[[ Passage for review open ]]
How should I try to fix it?

Thanks!

jim_mcnamara · February 8, 2012, 11:04pm

If the sessions are blocking on a read() they should be at a cancellation point, no problem.
Are you invoking any kind of cleanup -- pthread_cleanup_push & pop? Are you leaving malloc'd memory behind?

I think you ARE cancelling but not cleaning up something. I dunno what precisely.

John_S · February 9, 2012, 7:32am

Hi Jim,

Thanks for your reply.

It's good to hear that threads blocked on a read() are at a cancellation point.

Some threads also flow to their exit and mark themselves for immediate cancellation. Should I *not* cancel these since they've exited? Maybe I'm canceling threads that have exited and that is giving me the '3' return code.

I'm not doing any cleanup in the session itself since I don't allocate any memory there. I do free its associated structure in the Session Manager. This structure was created by the server - the NewSessionListItem - and was passed to the session.

I didn't originally mention it, but I do the same things (Server, Session, SessionManager) for SMTP and FTP as well. And I've got code to generate any number of FTP sessions so I can perform high-volume testing to flush out the leaks. Do you think I should try the shotgun approach of making hundreds of sessions per minute or continue with the rifle approach of trying to find the precise problem?
[[ Passage for review closed ]]
[[ Supplied material open ]]
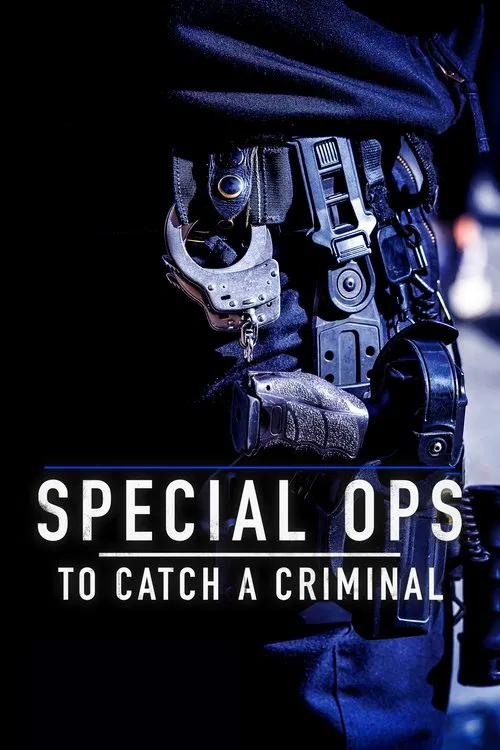 Special Ops: To Catch A Criminal tv show poster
[[ Supplied material closed ]]
* [Tasks]
(a) In the forum exchange, which structure does John_S say he frees in the Session Manager?
(b) Decide whether each statement agrees with the forum exchange. Answer yes or no and quote the words that settle it.
(i) John_S allocates memory inside the session itself.
(ii) jim_mcnamara says sessions blocking on a read() should be at a cancellation point.
(iii) John_S uses the same Server, Session and SessionManager setup for SMTP and FTP.
(c) Translate this sentence from the forum exchange into French: "And I've got code to generate any number of FTP sessions so I can perform high-volume testing to flush out the leaks."

* [Response list]
(a) The NewSessionListItem, which the server created and passed to the session.

(b)
(i) No: "I'm not doing any cleanup in the session itself since I don't allocate any memory there."
(ii) Yes: "If the sessions are blocking on a read() they should be at a cancellation point, no problem."
(iii) Yes: "I do the same things (Server, Session, SessionManager) for SMTP and FTP as well."

(c) Et j'ai du code pour générer n'importe quel nombre de sessions FTP afin de pouvoir effectuer des tests à haut volume pour débusquer les fuites.